» What is required
Take every line of the material and reproduce it exactly.

» Data for review

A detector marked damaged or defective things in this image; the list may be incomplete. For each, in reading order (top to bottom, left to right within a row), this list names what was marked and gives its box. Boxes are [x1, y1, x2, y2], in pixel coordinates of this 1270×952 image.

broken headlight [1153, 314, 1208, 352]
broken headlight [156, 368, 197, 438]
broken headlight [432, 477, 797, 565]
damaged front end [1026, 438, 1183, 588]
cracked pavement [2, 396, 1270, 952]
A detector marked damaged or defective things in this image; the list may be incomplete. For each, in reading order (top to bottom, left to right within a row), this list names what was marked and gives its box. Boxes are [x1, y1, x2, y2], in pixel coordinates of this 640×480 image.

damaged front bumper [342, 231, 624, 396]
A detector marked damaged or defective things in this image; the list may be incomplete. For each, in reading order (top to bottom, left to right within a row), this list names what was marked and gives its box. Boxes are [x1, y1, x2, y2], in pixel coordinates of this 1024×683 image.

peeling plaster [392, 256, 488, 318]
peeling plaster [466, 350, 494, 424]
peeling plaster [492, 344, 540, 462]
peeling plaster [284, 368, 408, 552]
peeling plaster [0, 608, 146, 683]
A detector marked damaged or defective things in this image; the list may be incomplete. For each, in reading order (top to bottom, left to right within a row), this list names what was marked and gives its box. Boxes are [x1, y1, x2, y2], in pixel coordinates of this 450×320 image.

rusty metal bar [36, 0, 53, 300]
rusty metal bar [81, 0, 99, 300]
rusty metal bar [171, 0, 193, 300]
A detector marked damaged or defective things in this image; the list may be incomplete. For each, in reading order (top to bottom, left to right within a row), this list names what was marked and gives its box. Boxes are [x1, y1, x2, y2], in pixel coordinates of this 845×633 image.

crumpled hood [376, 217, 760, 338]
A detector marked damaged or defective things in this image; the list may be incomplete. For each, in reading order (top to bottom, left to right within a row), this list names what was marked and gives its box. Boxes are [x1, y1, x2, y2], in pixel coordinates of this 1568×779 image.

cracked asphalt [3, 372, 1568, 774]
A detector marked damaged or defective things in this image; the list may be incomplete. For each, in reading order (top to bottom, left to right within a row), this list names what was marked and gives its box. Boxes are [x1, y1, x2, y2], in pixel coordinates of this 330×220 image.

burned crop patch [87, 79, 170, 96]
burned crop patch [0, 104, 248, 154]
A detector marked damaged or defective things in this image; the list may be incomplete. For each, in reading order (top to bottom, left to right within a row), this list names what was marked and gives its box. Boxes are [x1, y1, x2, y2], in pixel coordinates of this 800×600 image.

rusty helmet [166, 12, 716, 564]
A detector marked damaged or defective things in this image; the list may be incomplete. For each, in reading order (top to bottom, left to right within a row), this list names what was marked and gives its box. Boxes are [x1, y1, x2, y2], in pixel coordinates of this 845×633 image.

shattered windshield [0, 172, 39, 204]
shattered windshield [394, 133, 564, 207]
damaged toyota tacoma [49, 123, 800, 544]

» Response area
A detector marked damaged or defective things in this image; the list may be incomplete. For each, in reading order (top to bottom, left to right within a row), this list names what was marked and gives its box. Boxes are [x1, y1, x2, y2], in pixel coordinates of this 1270×952 image.

broken headlight [1153, 314, 1208, 352]
broken headlight [156, 368, 197, 438]
broken headlight [432, 477, 797, 565]
damaged front end [1026, 438, 1183, 588]
cracked pavement [2, 396, 1270, 952]
A detector marked damaged or defective things in this image; the list may be incomplete. For each, in reading order (top to bottom, left to right within a row), this list names what was marked and gives its box. Boxes are [x1, y1, x2, y2], in pixel coordinates of this 640×480 image.

damaged front bumper [342, 231, 624, 396]
A detector marked damaged or defective things in this image; the list may be incomplete. For each, in reading order (top to bottom, left to right within a row), this list names what was marked and gives its box. Boxes are [x1, y1, x2, y2], in pixel coordinates of this 1024×683 image.

peeling plaster [392, 256, 488, 318]
peeling plaster [466, 350, 494, 424]
peeling plaster [492, 344, 540, 462]
peeling plaster [284, 368, 408, 552]
peeling plaster [0, 608, 146, 683]
A detector marked damaged or defective things in this image; the list may be incomplete. For each, in reading order (top to bottom, left to right within a row), this list names what was marked and gives its box. Boxes are [x1, y1, x2, y2], in pixel coordinates of this 450×320 image.

rusty metal bar [36, 0, 53, 300]
rusty metal bar [81, 0, 99, 300]
rusty metal bar [171, 0, 193, 300]
A detector marked damaged or defective things in this image; the list may be incomplete. For each, in reading order (top to bottom, left to right within a row), this list names what was marked and gives its box. Boxes are [x1, y1, x2, y2], in pixel coordinates of this 845×633 image.

crumpled hood [376, 217, 760, 338]
A detector marked damaged or defective things in this image; the list may be incomplete. For each, in reading order (top to bottom, left to right within a row), this list names what was marked and gives its box. Boxes are [x1, y1, x2, y2], in pixel coordinates of this 1568×779 image.

cracked asphalt [3, 372, 1568, 774]
A detector marked damaged or defective things in this image; the list may be incomplete. For each, in reading order (top to bottom, left to right within a row), this list names what was marked and gives its box. Boxes are [x1, y1, x2, y2], in pixel coordinates of this 330×220 image.

burned crop patch [87, 79, 170, 96]
burned crop patch [0, 104, 248, 154]
A detector marked damaged or defective things in this image; the list may be incomplete. For each, in reading order (top to bottom, left to right within a row), this list names what was marked and gives its box. Boxes are [x1, y1, x2, y2], in pixel coordinates of this 800×600 image.

rusty helmet [166, 12, 716, 564]
A detector marked damaged or defective things in this image; the list may be incomplete. For each, in reading order (top to bottom, left to right within a row), this list names what was marked and gives its box. Boxes are [x1, y1, x2, y2], in pixel coordinates of this 845×633 image.

shattered windshield [0, 172, 39, 204]
shattered windshield [394, 133, 564, 207]
damaged toyota tacoma [49, 123, 800, 544]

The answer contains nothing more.